いつでもどこでも検定試験が受けられる
全国スーパーマーケット協会が主催するS検(スーパーマーケット検定)のオンライン受験が、今年いよいよスタートする。
S検は、小売業・流通業で働く人の知識と技術の向上と、業界全体のレベルアップを図るために、厚生労働省策定の「職業能力評価基準」に準拠した業界のスタンダード資格だ。受験者数は毎年7000名に上り、スーパーマーケット業界はもちろんのこと、食品を扱う小売業の人材育成や、昇進・昇給に必要な資格としても広く活用されている。
今回オンライン受験が可能となったのは、S検の7つの講座と、今年新設された、「食品安全衛生技術管理士(食品安全リーダー)」の講習・資格試験だ(詳細は下図参照)。

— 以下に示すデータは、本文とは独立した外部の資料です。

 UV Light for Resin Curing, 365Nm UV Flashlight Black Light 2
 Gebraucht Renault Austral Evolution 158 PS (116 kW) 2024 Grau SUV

いずれもタブレット端末での受験を想定している。
オンライン受験は、S検を利用する企業側にとって、新型コロナウイルスの感染防止はもちろんのこと、他にもメリットがある。オンラインでいつでもどこでも受験が可能となるため、わざわざ決められた会場に移動する必要がなくなり、移動のための時間も費用も抑えられる。店舗の従業員が受験する際の、現場のオペレーションへの影響が小さくて済むようになるのだ。

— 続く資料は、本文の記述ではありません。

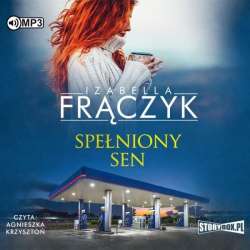 Spełniony Sen Audiobook - 1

一方で企業側にとって気になるのが不正防止対策だ。替え玉受験の防止には、ID管理や顔認証システムを活用。また同じ講座の受験者であっても異なる問題が出題されるシステム設計となっており、カンニングも防ぐことができる。
自前の教育カリキュラムや社内試験を整備するのが難しい中小企業にとって、S検は人材教育の一助となる。「特に社内試験は公平さが求められる。その意味で第三者としてのS検を活用していただければ」と村尾芳久・全国スーパーマーケット協会事務局次長は語る。
さらに今年4月からは同一労働同一賃金が導入され、大手・中小を問わず、正社員、パート従業員の待遇格差をなくす体制の整備が求められるようになった。人材教育も同様で、パート従業員でも希望すれば、正社員同様に教育を受けられるようにする必要がある。そうした柔軟な体制づくりにもS検は有効だ。